_PASSAGE PROVIDED_:
++++

Blowing Up the Universe: BICEP3 Tightens the Bounds on Cosmic Inflation

Universe Expansion Concept

A new analysis of the South Pole-based telescope’s cosmic microwave background observations has all but ruled out several popular models of inflation.

Physicists looking for signs of primordial gravitational waves by sifting through the earliest light in the cosmos – the cosmic microwave background (CMB) – have reported their findings: still nothing. 

But far from being a dud, the latest results from the BICEP3 experiment at the South Pole have tightened the bounds on models of cosmic inflation, a process that in theory explains several perplexing features of our universe and which should have produced gravitational waves shortly after the universe began. 

“Once-promising models of inflation are now ruled out,” said Chao-Lin Kuo, a BICEP3 principal investigator and a physicist at Stanford University and the Department of Energy’s SLAC National Accelerator Laboratory. 

The results were published on October 4, 2021, in Physical Review Letters.

++++

_GIVEN MATERIAL_:
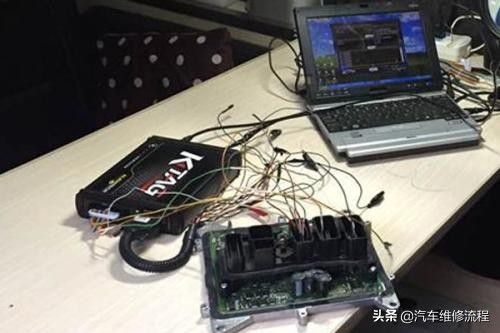 汽车ecu温度多少 汽车ecu温度多少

++++

_ASSIGNMENT_: Carry on the article about BICEP3 and cosmic inflation from its last sentence. The lines play no part in this.

_EXERCISE ANSWER_:
BICEP3 Telescope at the South Pole

The BICEP3 telescope at the South Pole. Credit: BICEP/Keck Collaboration

Blowing up the universe

Cosmic inflation is the idea that very early in the history of the universe, the amount of space in the universe exploded from roughly the size of a hydrogen atom to about a light-year across, in about the time it would take light to travel one-trillionth of the way across the same atom.

Inflation can explain a lot – notably, why the universe appears to be fairly smooth and look the same in all directions, why space is flat, and why there are no magnetic monopoles. Still, physicists have not succeeded in working out the exact details, and they have come up with many different ways inflation might have occurred. 

One way to sort out which, if any, of these inflationary models is correct is to look for gravitational waves that would have been produced as space expanded and the matter and energy in it shifted. In particular, those waves should leave an imprint on the polarization of light in the cosmic microwave background.  

Polarizing gravitational waves

This polarized light has two components: B-modes, which swirl around the sky, and E-modes, which are arranged in more orderly lines. Although the details depend on which model of inflation is correct, primordial gravitational waves should show up as particular patterns of B and E modes. 

Starting in the mid-2000s, researchers began studying B-mode polarization in the CMB, searching for evidence of primordial gravitational waves. Over time, the particulars of the experiments have changed considerably, says SLAC lead scientist Zeeshan Ahmed, who has worked on a few incarnations of the BICEP experiment at the South Pole.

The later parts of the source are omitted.